* begin Document excerpt *

Skip to main content
SCANOSS uses this technique to identify and match code snippets across its knowledge base, enabling accurate open source component detection and license compliance analysis. The Winnowing algorithm has been used for many years in academic networks to detect plagiarism by comparing fingerprints against known texts and source code. SCANOSS has adopted this algorithm due to its wide acceptance and proven effectiveness in code comparison. The SCANOSS implementation generates a WFP (Winnowing FingerPrint) for each file, which contains metadata and a series of hash values representing the code’s unique characteristics.

The Winnowing Algorithm

The Winnowing algorithm converts source code into fingerprints through four key steps:
  1. Normalisation
  2. Gram Fingerprinting
  3. Window Selection
  4. Output Formatting

Normalisation

The normalisation process eliminates all non-alphanumeric characters from the input source code, converting it to lowercase and removing spaces, punctuation, and special characters.

Example

for (uint32_t i = 0; i < src_len; i++)
{
    if (src[i] == '\n') line++;
    uint8_t byte = normalize(src[i]);
    if (!byte) continue;
    gram[gram_ptr++] = byte;
}

After Normalization

foruint32ti0isrcleniifsrcinlineuint8tbytenormalizesrciifbytecontinuegramgramptrbyteifgramptrgramwindowwindowptrcalccrc32c...
All spaces, operators, brackets, and punctuation are removed, leaving only alphanumeric characters in lowercase.

Gram Fingerprinting

From the normalised code, overlapping data samples (called grams) are taken and fingerprinted. SCANOSS uses:
  • GRAM size: 30 bytes
  • Hash algorithm: CRC32C checksum (embedded in most Intel chipsets for performance)
Each gram is a 30-byte sequence from the normalized code, and each sequence is hashed using CRC32C.

Example

foruint32t = 1adf644b
oruint32ti = 6f72669d
ruint32ti0 = 88ad5ece
uint32ti0i = d368b44c
int32ti0is = 2123892a
nt32ti0isr = 336cdfdd
t32ti0isrc = 1c8e832d
Each 10-byte sequence produces a unique CRC32C hash. SCANOSS uses 30-byte sequences in production.

Window Selection

From the series of gram fingerprints, a sliding window is applied to select representative hashes:
  • WINDOW size: 64 gram fingerprints
  • Selection method: Choose the minimum hash from each window
Selecting the minimum hash naturally creates lower checksum values. To balance this and ensure uniform distribution in database indexes, SCANOSS calculates a checksum of the checksum (double hashing).

* end Document excerpt *
* begin Data section *

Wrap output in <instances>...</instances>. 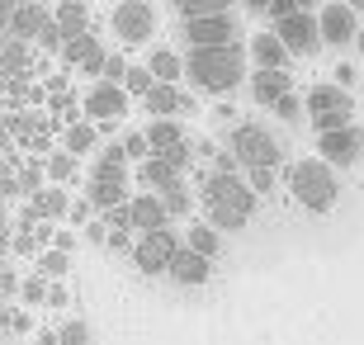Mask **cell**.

* end Data section *

## Directive
According to the Winnowing algorithm page, how many gram fingerprints does SCANOSS use for its window size?

## Exercise result
64 gram fingerprints.